Three year olds love 'em. Grandparents love 'em. Let's bake!


Gluten-Free Dairy-Free Pumpkin Muffin Recipe

Preheat oven to 400F. Grease a standard 12 muffin pan or line with paper liners.

Whisk together in a large bowl:

2 cups gluten-free all-purpose flour (I love Namaste Gluten Free Flour, but just pick your favorite!)  

1 tablespoon baking powder

½ tsp salt

⅓ cup of sugar

1 tsp ground cinnamon

1 tsp ground nutmeg

 

Whisk together in another bowl:

2 large eggs (or substitute flax eggs)

1 cup non dairy milk

⅔ cup sugar or packed light brown sugar

¼ to ½ cup melted coconut oil (¼ cup if you are serving immediately, ½ cup if you are enjoying over a few days)

1 tsp vanilla

1 cup canned pumpkin (or cooked, cold pumpkin if you are feeling ambitious)

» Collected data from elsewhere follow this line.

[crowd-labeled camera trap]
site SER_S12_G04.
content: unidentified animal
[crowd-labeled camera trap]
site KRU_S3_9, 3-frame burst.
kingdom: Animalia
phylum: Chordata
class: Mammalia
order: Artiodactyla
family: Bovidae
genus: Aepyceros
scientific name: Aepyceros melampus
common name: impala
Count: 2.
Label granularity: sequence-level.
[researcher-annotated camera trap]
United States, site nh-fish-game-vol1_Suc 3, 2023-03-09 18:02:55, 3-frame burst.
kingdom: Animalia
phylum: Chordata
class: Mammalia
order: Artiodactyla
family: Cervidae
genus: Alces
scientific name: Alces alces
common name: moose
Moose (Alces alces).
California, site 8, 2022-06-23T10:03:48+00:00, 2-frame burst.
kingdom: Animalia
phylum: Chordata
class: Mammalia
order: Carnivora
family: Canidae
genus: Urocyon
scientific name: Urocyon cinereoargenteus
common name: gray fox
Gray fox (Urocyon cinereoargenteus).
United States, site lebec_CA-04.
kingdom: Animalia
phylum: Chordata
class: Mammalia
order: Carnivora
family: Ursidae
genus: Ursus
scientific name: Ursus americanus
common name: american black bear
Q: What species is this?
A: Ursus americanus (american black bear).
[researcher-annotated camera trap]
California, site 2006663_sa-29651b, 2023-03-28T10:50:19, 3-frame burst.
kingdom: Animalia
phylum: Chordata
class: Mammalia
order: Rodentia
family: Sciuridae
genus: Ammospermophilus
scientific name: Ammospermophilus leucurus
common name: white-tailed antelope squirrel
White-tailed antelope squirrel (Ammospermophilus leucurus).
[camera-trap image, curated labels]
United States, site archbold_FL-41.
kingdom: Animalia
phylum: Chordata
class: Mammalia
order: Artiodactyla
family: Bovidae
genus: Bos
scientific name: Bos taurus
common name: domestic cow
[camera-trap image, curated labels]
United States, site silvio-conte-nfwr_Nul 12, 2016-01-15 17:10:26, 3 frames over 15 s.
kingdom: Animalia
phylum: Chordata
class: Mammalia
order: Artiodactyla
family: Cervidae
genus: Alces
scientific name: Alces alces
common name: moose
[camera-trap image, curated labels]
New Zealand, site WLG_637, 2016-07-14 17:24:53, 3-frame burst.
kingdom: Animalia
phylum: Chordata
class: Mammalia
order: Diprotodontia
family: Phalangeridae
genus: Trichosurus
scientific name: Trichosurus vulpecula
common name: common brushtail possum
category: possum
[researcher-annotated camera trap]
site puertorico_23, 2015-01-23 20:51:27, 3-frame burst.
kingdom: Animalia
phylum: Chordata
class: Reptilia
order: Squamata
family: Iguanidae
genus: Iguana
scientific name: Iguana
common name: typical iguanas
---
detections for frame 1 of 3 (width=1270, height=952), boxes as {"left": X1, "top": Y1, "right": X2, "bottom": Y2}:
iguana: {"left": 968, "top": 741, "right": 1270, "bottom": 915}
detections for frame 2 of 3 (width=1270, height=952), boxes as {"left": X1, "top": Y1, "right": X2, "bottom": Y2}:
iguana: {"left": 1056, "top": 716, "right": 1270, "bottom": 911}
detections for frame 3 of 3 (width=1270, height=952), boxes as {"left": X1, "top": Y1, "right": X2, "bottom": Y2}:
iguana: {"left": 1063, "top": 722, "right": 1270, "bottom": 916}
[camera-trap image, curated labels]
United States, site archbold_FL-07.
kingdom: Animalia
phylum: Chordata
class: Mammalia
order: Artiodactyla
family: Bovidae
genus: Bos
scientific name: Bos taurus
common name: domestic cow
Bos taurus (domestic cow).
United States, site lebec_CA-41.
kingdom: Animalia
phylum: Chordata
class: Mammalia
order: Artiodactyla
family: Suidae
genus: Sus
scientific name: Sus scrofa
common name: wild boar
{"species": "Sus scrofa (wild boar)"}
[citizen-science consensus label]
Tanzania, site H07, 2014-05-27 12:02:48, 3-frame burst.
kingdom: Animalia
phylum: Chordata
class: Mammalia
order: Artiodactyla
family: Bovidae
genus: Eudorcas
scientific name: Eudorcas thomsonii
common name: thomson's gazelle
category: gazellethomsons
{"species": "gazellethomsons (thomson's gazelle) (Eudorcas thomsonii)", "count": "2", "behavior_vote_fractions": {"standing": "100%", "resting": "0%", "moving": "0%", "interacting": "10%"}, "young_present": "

(optional 1 cup chopped pecans or 2 teaspoons grated orange zest)

 

Add the wet mixture to the flour mixture with a few light strokes just until the dry ingredients are moistened. Do not over mix, the batter should not be smooth. Divide the batter among the muffin cups. 

Bake until a toothpick inserted in 1 or 2 of the muffins comes out clean, about 17 minutes.

Let cool 2-3 minutes before removing from the pan.

If not serving hot, let cool on a rack and store in an airtight container.

Mix it up: Throw in chocolate chips for a little fun. Try the same mix in a mini-muffin tin for a bite-size lunchbox treat with a slightly shorter cook time. Sub pumpkin pie spice for your other spices to give it more of that clove-y kick.

I can’t wait to hear how they turn out for you!